Isabel trató de unirse a la broma de su padre, mas sólo consiguió esforzarse hasta una sonrisa muy tímida. El humor de su padre jamás se había encaminado por senda tan desagradable para ella.
—¿No te ha divertido?
—¡Oh, sí! Suplícote que sigas leyendo.
»En cuanto mencioné la noche pasada a Su Señoría la posibilidad de ese casamiento, al punto expresó ella con su habitual condescendencia sus sentimientos sobre el asunto. Si resultase cierto, por varias objeciones relativas a la familia de mi prima, jamás daría ella su consentimiento para lo que considera desgraciadísima unión.

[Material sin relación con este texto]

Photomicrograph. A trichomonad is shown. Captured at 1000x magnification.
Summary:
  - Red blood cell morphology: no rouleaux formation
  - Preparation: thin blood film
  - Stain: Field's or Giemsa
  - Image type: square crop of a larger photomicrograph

Yo pensé que mi deber me imponía el comunicar esto cuanto antes a mi prima, para que ella y su noble admirador sepan lo que hay sobre ello y no se apresuren a efectuar un matrimonio que no ha sido convenientemente sancionado.
—Además añade Collins:
»Me alegro de veras de que la cuestión de tu hija Lydia se haya arreglado tan bien, y sólo lamento que se extendiera la noticia de que vivieron juntos antes de que el casamiento se celebrase. Mas no he de olvidar lo que debo a mi situación, conteniéndome de declarar mi asombro al saber que habías recibido a la joven pareja en tu casa en cuanto estuvieron casados. Eso fué alentar e vicio; y si yo hubiera sido rector de Longbourn me habría opuesto a ello con gran decisión. Cierto que debes perdonarlos, como cristiano; pero no admitirlos nunca ante tu presencia ni permitir que se pronuncien sus nombres ante ti.»
—¡Tal es su concepto del perdón cristiano! El resto se refiere sólo al estado de su cara Carlota y a su esperanza de tener un joven retoño. Pero, Isabel, parece que no te ha divertido esto. Supongo que no irás a enfadarte pretendiendo que te ofende una noticia tan necia. ¿Para qué vivimos sino para entretener a nuestros vecinos y reírnos de ellos a la vez?
—¡Oh! exclamó Isabel—, me he divertido muchísimo. ¡Pero eso es tan raro!
—Sí, y eso es lo que lo hace regocijador. Si se hubieran fijado en otro hombre no habría nada de particular; ¡mas la completa indiferencia de él y tu profundo desagrado lo hacen deliciosamente absurdo! Por mucho que me moleste escribir, no he de prescindir de la correspondencia con Collins por ninguna consideración. La verdad es que al leer una carta suya no puedo prescindir de dar a Collins la preferencia hasta sobre Wickham, a pesar de lo muy grande que considero la desvergüenza y la hipocresía de mi yerno. Y díme, Isabel, ¿qué dijo lady Catalina de semejante noticia? ¿Vino sólo a negar su consentimiento?
A esa pregunta su hija respondió sólo con una carcajada, y como se le había dirigido sin la menor sospecha no se le molestó con la repetición. Isabel jamás se había visto aún en el caso de aparentar que sus sentimientos eran los que no eran en rea- lidad. Ahora le fué preciso reírse cuando más bien habría deseado llorar. Su padre la había mortificado muy cruelmente con lo que le dijera sobre la indiferencia de Darcy, no pudiendo menos de maravillarse de tamaña falta de penetración, o temiendo que quizá en vez de ver él demasiado poco hubiera ella imaginado demasiado mucho.